The company will use the funding to add a wide range of fraud and verification services to its existing big data underwriting platform. The funds will also be used to further improve AI-based algorithms that use more than 10,000 data points for risk assessment.
CreditVidya claims to have partnered with more than 20 leading lending institutions to apply big data analysis for credit underwriting, so that they can assess the risk of first-time borrowers more accurately.
According to Bala Srinivasa, Partner, Kalaari Capital, CreditVidya has grown remarkably since the last round of funding. He adds that as lenders aggressively expand their retail credit portfolios, it becomes important that these lenders focus on reducing turnaround time, cost of customer acquisition and also not compromise on the portfolio risk.
With the digital footprint in India increasing, it becomes easier for companies like CreditVidya to mine digital data and ensure that deserving individuals get funded. “These were otherwise not covered in the traditional model,” informs Abhishek.
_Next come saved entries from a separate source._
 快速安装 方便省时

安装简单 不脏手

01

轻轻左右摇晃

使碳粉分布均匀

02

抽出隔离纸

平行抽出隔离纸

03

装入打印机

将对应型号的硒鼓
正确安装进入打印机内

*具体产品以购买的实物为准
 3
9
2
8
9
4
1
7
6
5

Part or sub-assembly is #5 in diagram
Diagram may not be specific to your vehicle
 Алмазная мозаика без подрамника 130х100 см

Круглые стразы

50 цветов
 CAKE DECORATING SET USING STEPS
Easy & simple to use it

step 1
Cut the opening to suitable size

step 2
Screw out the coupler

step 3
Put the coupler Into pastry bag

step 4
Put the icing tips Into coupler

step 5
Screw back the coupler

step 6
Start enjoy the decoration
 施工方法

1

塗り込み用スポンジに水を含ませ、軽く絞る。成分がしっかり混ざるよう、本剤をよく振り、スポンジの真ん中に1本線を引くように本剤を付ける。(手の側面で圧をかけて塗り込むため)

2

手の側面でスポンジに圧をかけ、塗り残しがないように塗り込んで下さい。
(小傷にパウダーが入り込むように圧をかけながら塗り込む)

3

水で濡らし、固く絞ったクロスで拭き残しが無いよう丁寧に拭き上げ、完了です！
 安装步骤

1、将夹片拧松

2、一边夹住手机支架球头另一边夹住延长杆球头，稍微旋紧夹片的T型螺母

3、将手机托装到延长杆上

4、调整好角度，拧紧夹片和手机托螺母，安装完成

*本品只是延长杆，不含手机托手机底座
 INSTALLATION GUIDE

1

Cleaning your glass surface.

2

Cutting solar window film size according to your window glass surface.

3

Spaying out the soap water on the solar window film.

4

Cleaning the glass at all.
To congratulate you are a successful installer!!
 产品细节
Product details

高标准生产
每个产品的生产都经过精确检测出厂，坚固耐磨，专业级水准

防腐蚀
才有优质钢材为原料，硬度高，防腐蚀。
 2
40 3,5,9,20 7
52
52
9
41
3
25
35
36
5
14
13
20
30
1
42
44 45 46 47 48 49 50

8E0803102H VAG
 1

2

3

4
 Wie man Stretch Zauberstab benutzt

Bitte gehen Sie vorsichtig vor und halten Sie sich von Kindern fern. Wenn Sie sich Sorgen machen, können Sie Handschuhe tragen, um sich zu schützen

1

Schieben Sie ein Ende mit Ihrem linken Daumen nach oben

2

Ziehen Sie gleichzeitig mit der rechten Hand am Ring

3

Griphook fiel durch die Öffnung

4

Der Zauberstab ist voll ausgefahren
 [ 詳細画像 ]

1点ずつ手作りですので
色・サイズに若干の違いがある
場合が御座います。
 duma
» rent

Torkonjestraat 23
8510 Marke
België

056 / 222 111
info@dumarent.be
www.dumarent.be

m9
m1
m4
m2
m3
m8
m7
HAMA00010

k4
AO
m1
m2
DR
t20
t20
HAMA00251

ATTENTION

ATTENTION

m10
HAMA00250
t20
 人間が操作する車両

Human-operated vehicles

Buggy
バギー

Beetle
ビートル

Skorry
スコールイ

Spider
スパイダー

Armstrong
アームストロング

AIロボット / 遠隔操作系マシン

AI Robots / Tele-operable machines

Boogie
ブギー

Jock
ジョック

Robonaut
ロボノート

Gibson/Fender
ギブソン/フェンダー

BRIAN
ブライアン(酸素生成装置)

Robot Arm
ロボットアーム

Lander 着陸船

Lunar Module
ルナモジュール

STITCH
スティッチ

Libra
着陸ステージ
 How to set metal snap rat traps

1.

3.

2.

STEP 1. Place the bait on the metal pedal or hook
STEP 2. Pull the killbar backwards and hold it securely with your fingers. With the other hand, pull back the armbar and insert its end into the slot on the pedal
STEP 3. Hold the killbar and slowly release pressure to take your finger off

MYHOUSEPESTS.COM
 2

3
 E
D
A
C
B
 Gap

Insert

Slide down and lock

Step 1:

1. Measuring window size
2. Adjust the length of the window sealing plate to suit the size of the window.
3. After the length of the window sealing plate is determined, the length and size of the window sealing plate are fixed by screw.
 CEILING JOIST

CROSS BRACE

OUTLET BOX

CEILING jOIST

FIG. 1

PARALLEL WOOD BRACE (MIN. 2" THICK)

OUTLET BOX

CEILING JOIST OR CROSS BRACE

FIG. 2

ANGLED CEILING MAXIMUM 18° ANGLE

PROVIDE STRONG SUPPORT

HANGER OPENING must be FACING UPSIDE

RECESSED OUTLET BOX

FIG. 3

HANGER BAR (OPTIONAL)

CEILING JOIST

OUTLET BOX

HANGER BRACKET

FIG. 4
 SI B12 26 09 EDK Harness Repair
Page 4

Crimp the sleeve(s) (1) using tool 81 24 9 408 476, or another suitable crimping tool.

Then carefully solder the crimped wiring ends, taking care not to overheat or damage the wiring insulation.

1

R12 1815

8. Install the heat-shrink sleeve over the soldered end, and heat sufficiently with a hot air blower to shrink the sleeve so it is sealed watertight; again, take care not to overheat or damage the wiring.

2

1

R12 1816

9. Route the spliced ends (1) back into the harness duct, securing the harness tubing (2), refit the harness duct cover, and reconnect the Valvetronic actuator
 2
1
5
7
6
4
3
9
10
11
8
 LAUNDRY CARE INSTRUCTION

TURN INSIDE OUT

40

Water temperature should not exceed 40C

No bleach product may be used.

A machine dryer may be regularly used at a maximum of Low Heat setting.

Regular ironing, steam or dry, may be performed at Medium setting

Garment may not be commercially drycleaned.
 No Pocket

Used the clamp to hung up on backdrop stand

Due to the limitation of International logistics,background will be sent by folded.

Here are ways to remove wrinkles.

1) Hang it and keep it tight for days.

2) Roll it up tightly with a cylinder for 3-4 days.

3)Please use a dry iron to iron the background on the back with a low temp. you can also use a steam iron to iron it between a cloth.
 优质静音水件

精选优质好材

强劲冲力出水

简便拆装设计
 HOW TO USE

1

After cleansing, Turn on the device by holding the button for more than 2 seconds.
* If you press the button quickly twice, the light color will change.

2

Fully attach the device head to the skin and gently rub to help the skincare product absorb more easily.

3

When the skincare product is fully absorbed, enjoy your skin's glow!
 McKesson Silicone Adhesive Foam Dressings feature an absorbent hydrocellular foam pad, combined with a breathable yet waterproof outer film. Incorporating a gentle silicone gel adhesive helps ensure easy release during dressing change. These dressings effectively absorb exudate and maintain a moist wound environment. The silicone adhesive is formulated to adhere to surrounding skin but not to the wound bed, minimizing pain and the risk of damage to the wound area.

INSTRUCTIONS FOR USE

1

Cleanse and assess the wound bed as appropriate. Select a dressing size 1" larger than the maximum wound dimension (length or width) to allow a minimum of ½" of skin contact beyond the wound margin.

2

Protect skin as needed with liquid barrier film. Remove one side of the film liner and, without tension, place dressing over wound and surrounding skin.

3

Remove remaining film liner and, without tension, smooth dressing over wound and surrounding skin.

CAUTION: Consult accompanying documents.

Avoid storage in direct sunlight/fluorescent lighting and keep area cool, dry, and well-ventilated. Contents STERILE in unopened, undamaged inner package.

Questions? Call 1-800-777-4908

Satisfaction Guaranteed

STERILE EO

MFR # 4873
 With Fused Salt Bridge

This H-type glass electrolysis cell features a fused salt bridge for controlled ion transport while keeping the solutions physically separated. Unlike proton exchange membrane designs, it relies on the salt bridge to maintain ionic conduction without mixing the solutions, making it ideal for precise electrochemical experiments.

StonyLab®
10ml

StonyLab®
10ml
CreditVidya also offers ‘decision-as-a-service’ with seamless integration into existing client systems. It has assessed more than five million potential borrowers to date and the platform now processes more than 200 gigabytes of unstructured data per day on an average, compared to a few hundred megabytes last year.
“CreditVidya’s ability to innovate and add value to lenders has made them the provider of choice to leading banks and NBFCs in India,” says Bala.
The team adds that their big data underwriting platform applies advanced machine learning techniques to identify creditworthy customers among the 300 million deserving individuals who do not have any credit history.
Abhishek adds that by leveraging India Stack they have managed to reduce the cost of underwriting small ticket loans by more than 50 percent, and the turnaround time from several days to under 30 minutes.
“Most of the work we have done so far is in unsecured products such as two-wheeler loans, personal loans and consumer durable loans,” adds Abhishek.
Also, today every bank, NFBC and company in the financial services space has recognised the need to embrace technology to suit a wider audience. Vikram Vaidyanathan, Managing Director, Matrix Partners believes that CreditVidya’s ability to find unique insights by acquiring and processing complex data while giving very simple tech solutions sets them apart.
"Today every bank and NBFC has created a digital arm of their own — India Stack has made this switch to digital a necessity. And while they understand lending really well, they work with different tech companies. CreditVidya's founders Abhishek and Rajiv have a deep background in credit rating and underwriting. Their goal is to help banks and NBFCs underwrite new to existing credit borrowers and increase their business," explains Vikram.
According to information provided by alternate lending platform KredX, 98 percent of the Indian SMEs were reported to have granted trade credit to foreign and domestic B2B customers last year. Moreover, 56 percent of these SMEs faced working capital deficits due to unavailability of bank credit.